= Work to be completed =
State how many lines of the material below contain the string "tell", giving only the number.

= Records shown =

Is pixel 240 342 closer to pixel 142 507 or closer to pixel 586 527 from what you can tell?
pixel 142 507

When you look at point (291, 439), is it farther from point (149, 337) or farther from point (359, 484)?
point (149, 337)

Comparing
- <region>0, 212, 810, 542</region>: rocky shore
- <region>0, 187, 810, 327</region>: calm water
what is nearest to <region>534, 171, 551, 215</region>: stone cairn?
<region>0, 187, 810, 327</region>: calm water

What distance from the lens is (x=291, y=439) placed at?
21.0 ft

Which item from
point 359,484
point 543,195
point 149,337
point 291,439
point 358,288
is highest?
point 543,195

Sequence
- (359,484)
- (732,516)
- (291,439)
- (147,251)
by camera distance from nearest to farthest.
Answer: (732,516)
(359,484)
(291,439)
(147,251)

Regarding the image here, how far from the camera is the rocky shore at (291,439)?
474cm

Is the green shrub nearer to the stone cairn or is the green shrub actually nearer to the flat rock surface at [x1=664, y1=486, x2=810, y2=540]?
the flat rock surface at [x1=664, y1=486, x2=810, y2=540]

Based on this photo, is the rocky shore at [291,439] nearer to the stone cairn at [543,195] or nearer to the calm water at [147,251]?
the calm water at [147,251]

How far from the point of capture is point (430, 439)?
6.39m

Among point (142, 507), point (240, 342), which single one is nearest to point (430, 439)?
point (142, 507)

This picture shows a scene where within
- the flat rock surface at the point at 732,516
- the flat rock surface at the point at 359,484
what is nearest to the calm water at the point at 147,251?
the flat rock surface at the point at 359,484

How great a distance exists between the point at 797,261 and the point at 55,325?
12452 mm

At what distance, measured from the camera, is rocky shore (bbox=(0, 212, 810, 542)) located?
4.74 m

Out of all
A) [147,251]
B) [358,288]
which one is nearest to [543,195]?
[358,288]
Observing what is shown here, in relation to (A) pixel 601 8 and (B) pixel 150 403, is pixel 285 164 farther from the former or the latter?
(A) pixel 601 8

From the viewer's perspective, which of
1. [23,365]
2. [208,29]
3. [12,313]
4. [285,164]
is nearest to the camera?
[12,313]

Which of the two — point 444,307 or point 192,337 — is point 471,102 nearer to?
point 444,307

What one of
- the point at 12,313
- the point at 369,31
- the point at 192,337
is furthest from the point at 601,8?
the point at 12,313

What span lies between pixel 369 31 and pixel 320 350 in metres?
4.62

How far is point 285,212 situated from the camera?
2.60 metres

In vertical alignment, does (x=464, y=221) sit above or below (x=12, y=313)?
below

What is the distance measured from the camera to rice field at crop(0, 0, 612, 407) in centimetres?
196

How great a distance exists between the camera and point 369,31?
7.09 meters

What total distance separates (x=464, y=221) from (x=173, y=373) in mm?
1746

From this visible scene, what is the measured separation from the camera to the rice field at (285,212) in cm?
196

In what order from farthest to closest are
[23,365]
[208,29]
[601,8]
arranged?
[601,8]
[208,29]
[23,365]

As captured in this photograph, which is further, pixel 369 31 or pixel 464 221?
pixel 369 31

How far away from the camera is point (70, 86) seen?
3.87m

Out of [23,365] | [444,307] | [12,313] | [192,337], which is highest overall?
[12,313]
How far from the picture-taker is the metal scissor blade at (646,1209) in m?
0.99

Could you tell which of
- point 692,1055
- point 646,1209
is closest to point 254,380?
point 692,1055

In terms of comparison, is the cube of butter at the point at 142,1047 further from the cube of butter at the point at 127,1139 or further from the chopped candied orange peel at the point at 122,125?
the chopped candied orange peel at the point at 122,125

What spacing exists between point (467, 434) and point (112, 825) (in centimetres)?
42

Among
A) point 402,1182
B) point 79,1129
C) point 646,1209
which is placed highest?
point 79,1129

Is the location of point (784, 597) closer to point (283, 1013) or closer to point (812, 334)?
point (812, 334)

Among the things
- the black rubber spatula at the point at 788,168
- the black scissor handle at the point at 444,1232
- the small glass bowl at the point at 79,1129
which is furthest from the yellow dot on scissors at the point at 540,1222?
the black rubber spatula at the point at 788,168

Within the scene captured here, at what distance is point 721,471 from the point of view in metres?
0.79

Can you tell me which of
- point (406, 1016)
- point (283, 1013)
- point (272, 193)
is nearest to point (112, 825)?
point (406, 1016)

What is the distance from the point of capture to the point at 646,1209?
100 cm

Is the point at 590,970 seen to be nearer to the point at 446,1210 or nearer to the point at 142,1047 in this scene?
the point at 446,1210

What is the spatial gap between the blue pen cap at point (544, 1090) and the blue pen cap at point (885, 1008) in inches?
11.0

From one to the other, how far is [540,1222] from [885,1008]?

= Answer to the problem =
3